InfoChoice market commentator Harrison Astbury said a doubling of monthly repayments, in some cases, would be disastrous for the economy.
‘Our research shows a group of people bigger than an NRL Grand Final crowd suddenly having their disposable income slashed to the bone each month, and that is going to really suck the life out of the economy,’ he said.
The Reserve Bank’s 10 consecutive monthly interest rate rises since May 2022 have taken the cash rate to an 11-year high of 3.6 per cent, causing pain for variable rate borrowers, with worse to come for fixed-rate borrowers (pictured is Governor Philip Lowe in Sydney)
Reserve Bank assistant governor Christopher Kent this month acknowledged the lag effect of fixed rates expiring was yet to be felt, with a third or 35 per cent of home borrowers having a fixed rate by early 2022.

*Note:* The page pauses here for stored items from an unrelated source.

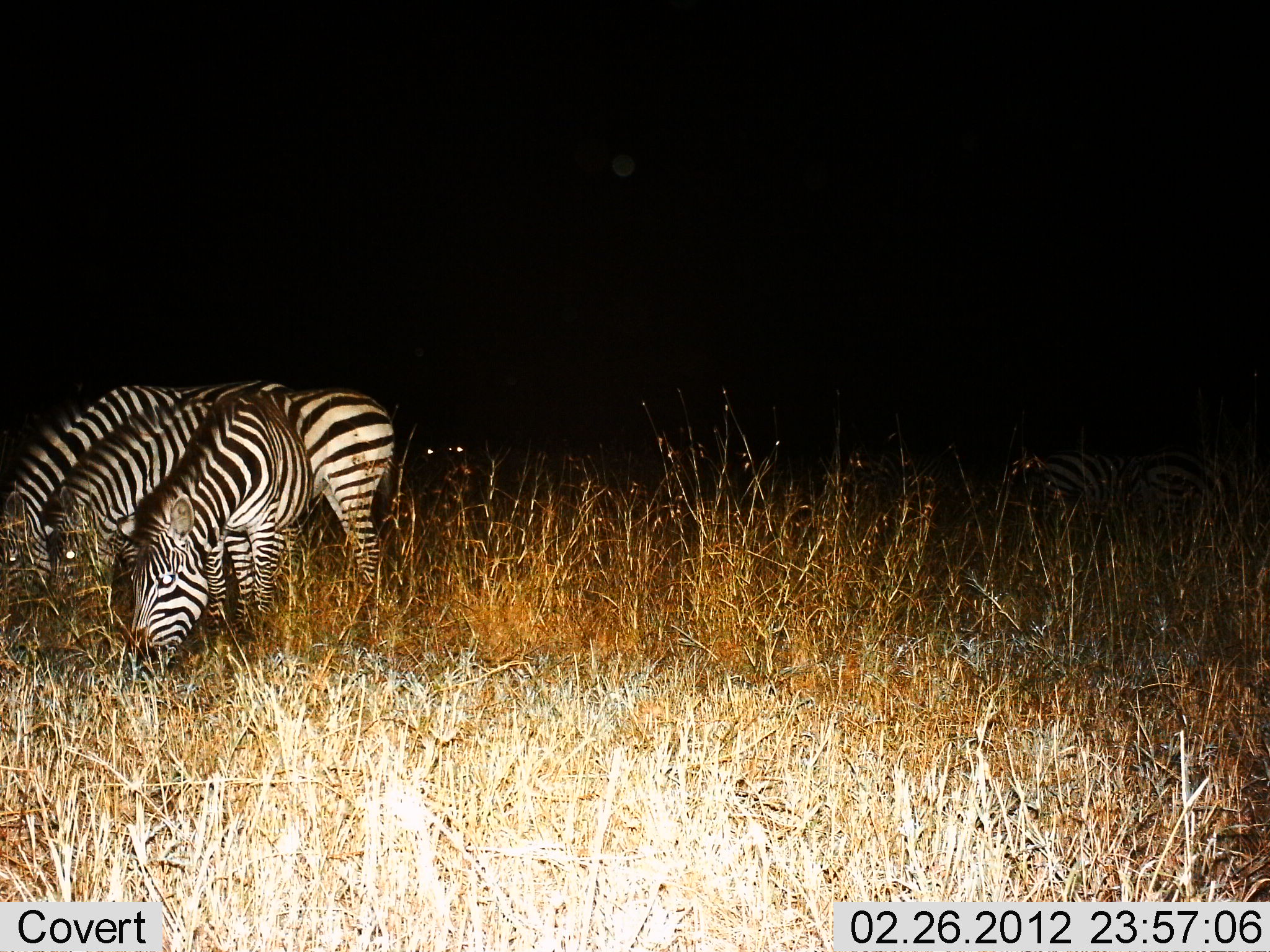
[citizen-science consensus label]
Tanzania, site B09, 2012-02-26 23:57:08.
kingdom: Animalia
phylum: Chordata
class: Mammalia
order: Perissodactyla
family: Equidae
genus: Equus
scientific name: Equus quagga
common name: plains zebra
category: zebra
Zebra (plains zebra) (Equus quagga), count 4. Behavior (volunteer vote fractions): standing 27%, resting 0%, moving 0%, interacting 0%. Young present (vote fraction): 0%. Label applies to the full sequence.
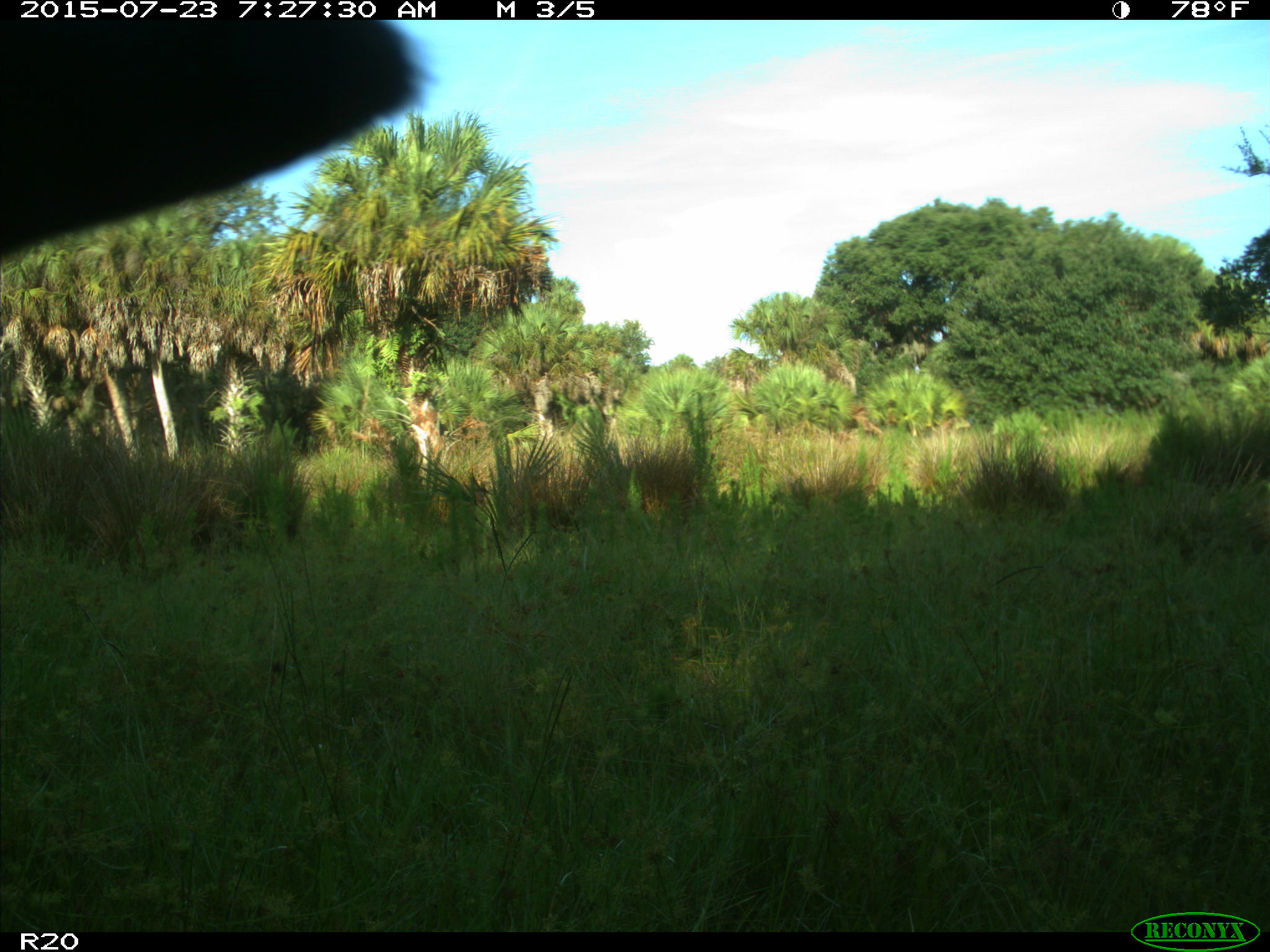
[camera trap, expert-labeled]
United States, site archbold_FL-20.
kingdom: Animalia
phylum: Chordata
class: Mammalia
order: Artiodactyla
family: Bovidae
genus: Bos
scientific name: Bos taurus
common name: domestic cow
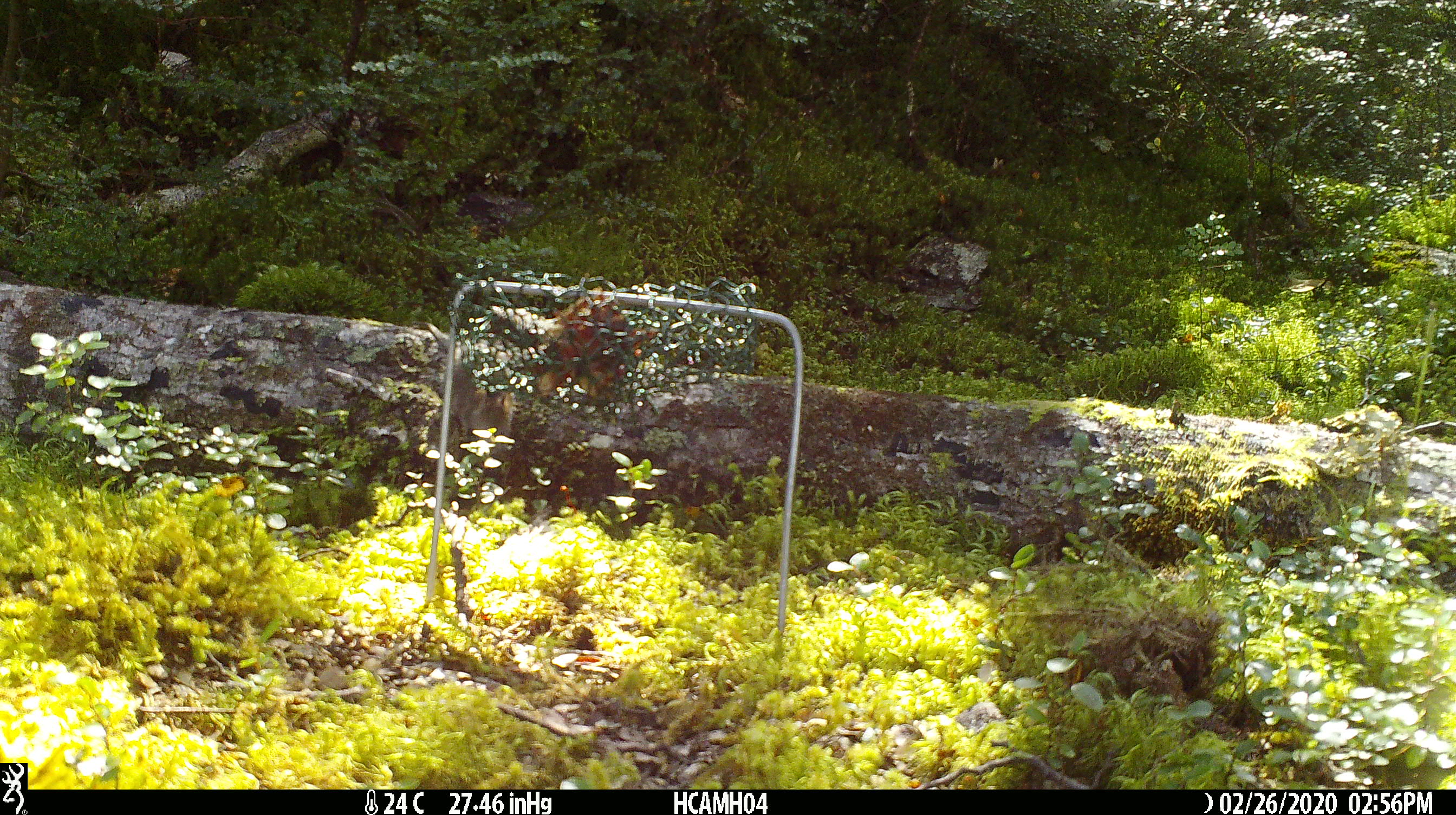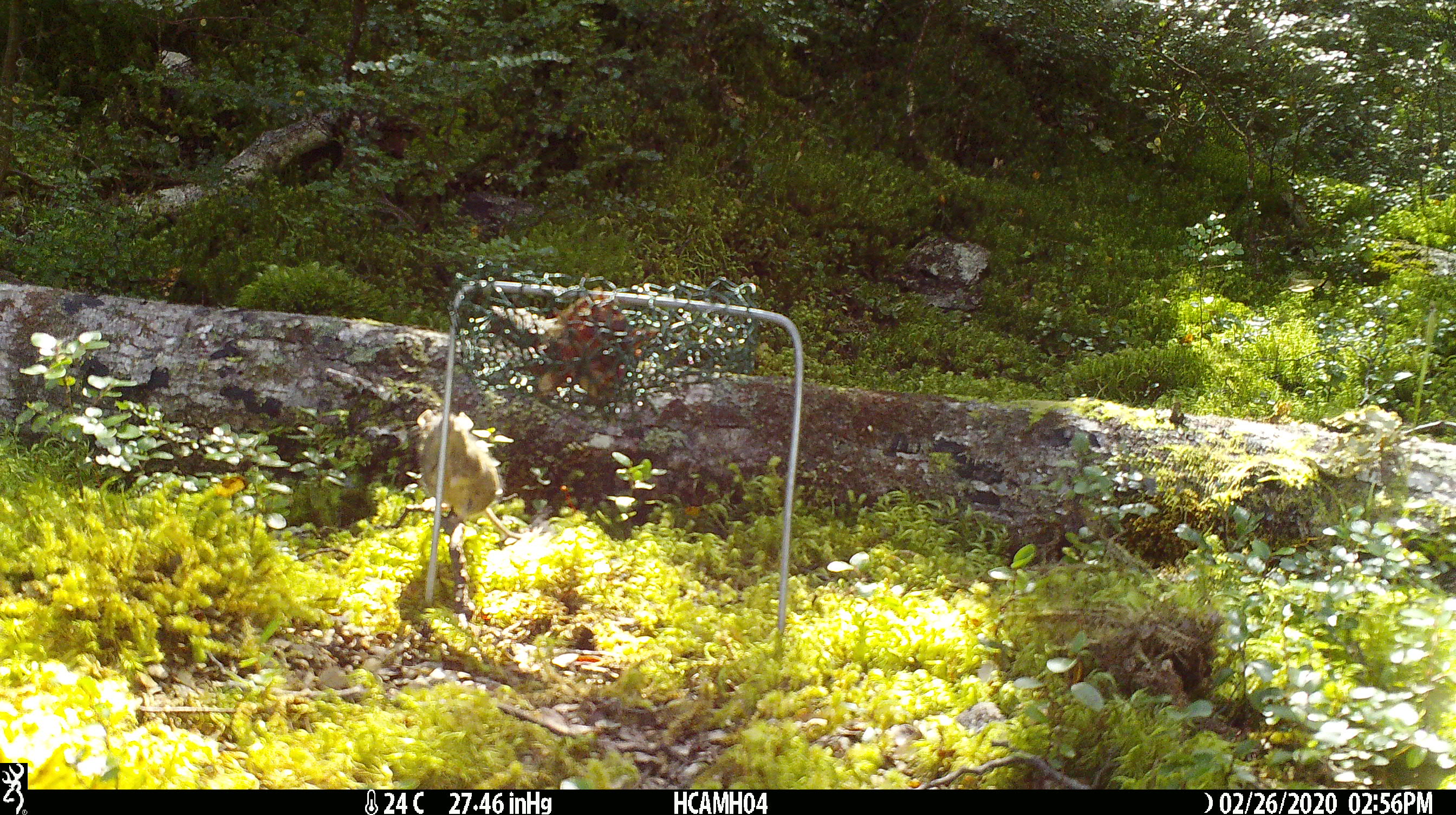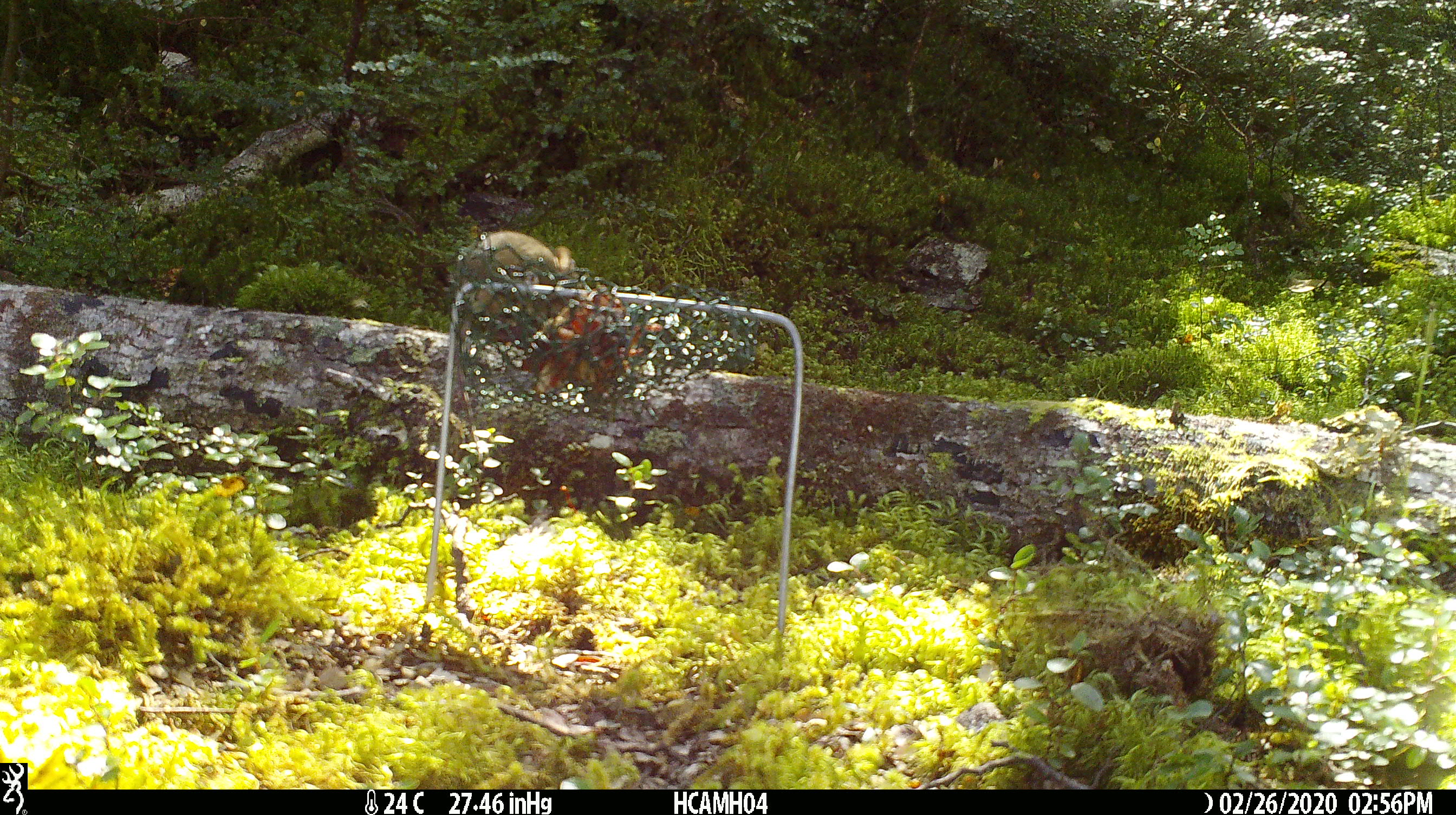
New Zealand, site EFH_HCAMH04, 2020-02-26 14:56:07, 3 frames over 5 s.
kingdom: Animalia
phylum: Chordata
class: Mammalia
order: Rodentia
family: Muridae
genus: Mus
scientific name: Mus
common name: mouse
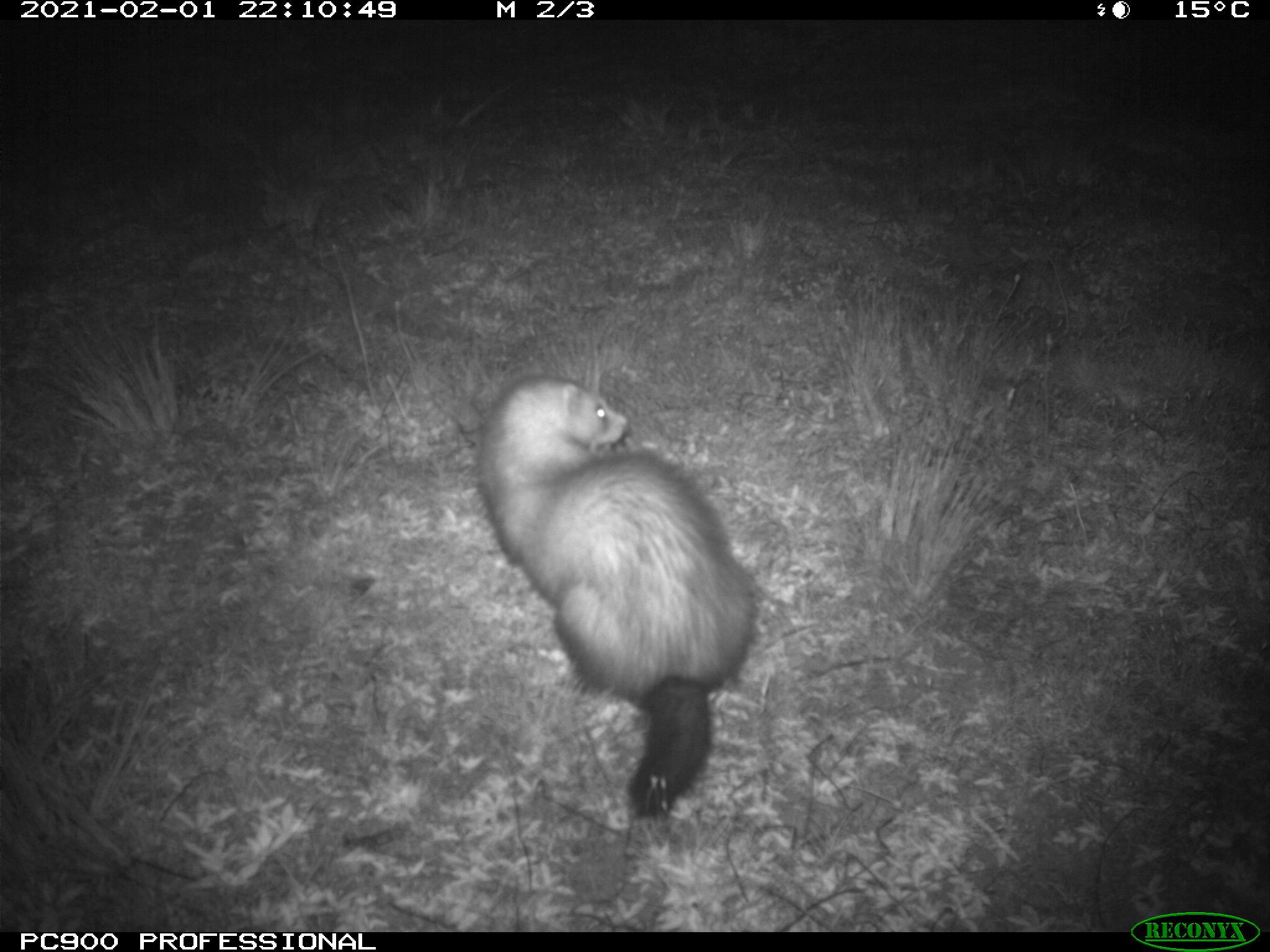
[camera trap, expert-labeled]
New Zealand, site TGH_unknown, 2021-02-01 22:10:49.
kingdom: Animalia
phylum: Chordata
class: Mammalia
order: Carnivora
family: Mustelidae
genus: Mustela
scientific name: Mustela furo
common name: ferret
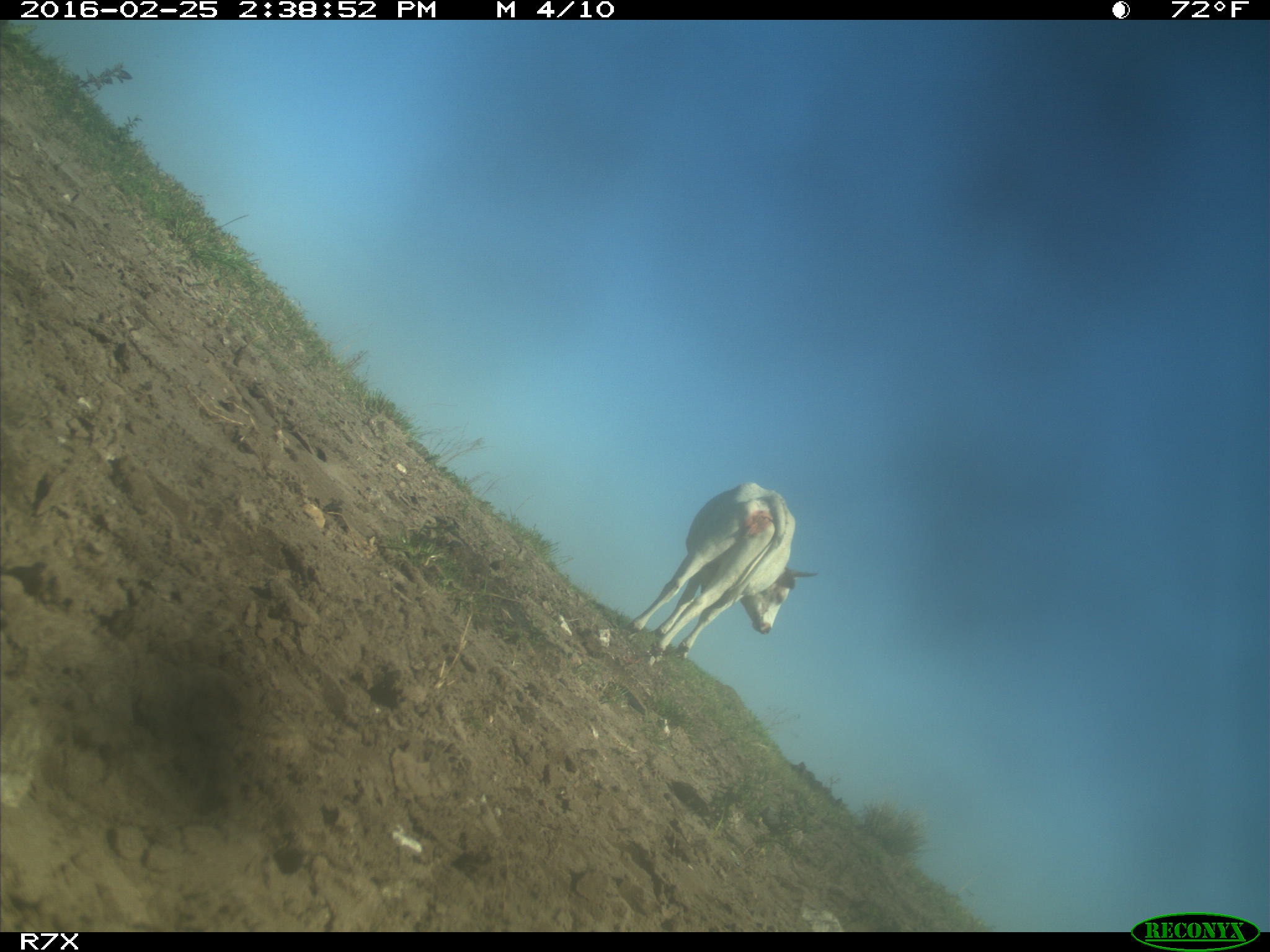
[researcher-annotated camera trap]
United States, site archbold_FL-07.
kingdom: Animalia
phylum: Chordata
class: Mammalia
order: Artiodactyla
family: Bovidae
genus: Bos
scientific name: Bos taurus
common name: domestic cow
Bos taurus (domestic cow).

This means that it’s likely to take longer than usual to see the full effect of higher interest rates on household cash flows and household spending.
‘While fixed-rate loans have been rolling off since then, and borrowers have generally switched onto variable-rate loans, this adjustment still has some way to play out,’ Dr Kent said.
‘So, the unusually high share of fixed-rate loans when the Bank started to tighten monetary policy has added an extra delay to the pass-through to outstanding mortgage rates.’
Mr Astbury said having a large number of fixed-rate mortgages expire at the same time was historically unprecedented.
‘The mortgage market turned on its head in mid-2021 when more than half of all new mortgages were fixed,’ he said.
‘Even the Reserve Bank is flying blind because there is a huge lag time on the effect of interest rate rises because of this phenomenon.’